姫君の憂鬱―悪の姫と3人の王子共―
Ep.167 無邪気な2人
―― side.広瀬真
そして迎えた日曜日。
約束の16時半からほんの少しだけ早く待ち合わせした駅前に着くと、すでに姫はそこで待っていた。
「遅ーい!アンタはいつも遅い!」
姫は腰に手を当て仁王立ちをして、拗ねたような顔をしている。
今日の姫は赤いタータンチェックの幅広のマフラーに白いコートを着込んでいる。
服装のせいかいつもより印象が甘く柔らかく見えて、一瞬誰かわからなかった。
吊り上がった丸くて大きな目に見られて、息を呑む。
ミニスカートから見えるタイツについ目を奪われてしまった自分を意識して、すぐ視線を逸らした。
(……クソ!)
冷気で頭を冷やしたくて、足早に風を切って姫の元へ向かう。
見ているこっちが寒くなる格好をしている彼女を、道行く野郎共もチラチラと気にしながら歩いていく。

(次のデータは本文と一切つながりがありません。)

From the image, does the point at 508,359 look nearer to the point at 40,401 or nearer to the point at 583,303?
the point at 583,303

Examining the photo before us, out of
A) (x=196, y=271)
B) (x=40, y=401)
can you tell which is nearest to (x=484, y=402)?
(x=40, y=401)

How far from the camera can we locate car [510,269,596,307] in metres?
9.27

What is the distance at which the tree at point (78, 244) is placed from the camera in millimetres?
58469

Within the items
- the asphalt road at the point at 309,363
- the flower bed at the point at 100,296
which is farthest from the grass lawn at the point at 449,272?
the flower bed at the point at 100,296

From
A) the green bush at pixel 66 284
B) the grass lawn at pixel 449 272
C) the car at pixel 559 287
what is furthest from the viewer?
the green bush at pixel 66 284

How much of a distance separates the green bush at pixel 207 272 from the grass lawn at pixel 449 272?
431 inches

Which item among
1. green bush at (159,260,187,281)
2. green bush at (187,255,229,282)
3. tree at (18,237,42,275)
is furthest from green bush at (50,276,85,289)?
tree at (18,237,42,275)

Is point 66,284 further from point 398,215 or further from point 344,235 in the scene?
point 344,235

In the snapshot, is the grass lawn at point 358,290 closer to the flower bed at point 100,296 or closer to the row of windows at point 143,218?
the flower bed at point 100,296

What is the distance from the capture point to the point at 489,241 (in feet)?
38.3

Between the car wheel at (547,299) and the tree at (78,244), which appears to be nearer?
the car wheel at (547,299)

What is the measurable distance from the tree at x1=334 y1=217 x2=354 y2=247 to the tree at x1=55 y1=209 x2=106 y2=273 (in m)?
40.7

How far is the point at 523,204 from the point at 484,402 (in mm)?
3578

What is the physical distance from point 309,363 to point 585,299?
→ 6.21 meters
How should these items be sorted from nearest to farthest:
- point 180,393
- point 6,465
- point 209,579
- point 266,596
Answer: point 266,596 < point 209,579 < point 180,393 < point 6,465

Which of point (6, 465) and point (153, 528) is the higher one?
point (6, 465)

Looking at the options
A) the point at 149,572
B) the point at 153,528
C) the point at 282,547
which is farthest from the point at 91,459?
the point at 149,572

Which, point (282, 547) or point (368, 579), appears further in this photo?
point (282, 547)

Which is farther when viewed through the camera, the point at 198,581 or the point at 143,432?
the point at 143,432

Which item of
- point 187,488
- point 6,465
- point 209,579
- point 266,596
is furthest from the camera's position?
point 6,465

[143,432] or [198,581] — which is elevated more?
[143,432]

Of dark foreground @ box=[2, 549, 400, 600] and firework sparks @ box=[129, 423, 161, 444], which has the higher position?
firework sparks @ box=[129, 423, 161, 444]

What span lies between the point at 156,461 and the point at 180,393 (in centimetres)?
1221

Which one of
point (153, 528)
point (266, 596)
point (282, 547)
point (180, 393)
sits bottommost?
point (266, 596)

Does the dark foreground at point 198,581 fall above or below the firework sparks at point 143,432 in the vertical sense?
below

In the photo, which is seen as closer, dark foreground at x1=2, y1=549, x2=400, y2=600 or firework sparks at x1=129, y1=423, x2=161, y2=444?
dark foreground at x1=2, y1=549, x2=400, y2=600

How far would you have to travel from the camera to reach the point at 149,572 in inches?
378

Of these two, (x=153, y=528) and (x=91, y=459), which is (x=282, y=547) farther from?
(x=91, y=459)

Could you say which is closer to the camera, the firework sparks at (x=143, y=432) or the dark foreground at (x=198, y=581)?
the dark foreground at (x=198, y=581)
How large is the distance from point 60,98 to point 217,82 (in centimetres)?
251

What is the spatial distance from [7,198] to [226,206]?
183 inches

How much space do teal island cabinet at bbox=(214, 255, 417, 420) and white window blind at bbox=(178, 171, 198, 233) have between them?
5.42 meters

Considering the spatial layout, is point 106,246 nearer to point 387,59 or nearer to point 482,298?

フラフラとコイツの見てくれに騙されて吸い寄せられそうになっている奴らをさりげなく睨んで牽制した。
「いや、お前が早過ぎだろ。まだ待ち合わせ時間前だぞ。」
「5分前行動!小学校の時習わなかった?
私なんて20分前には来てたんだから!」
前開けのダウンジャケットのポケットに両手を突っ込みながら冷たくなった鼻を啜る。
いつも通りの憎まれ口に、無意識の緊張もほぐれた。
「今も10分前だからちょうどいいだろ。むしろ早いわ。」
「言い訳はいいのよ!私より遅れたんだから後で何か奢りなさいよー。あったかいものとか!」
「横暴かよ!ふざけんなブース。」
「ブスって言うな、バーカ!」
いつの間にかバラバラの歩調が揃っている。
人通りの多い往来を、ムキになって言い争いながら歩き出す。
イルミネーションを見るにはちょっと早い、夕暮れ時のことだった。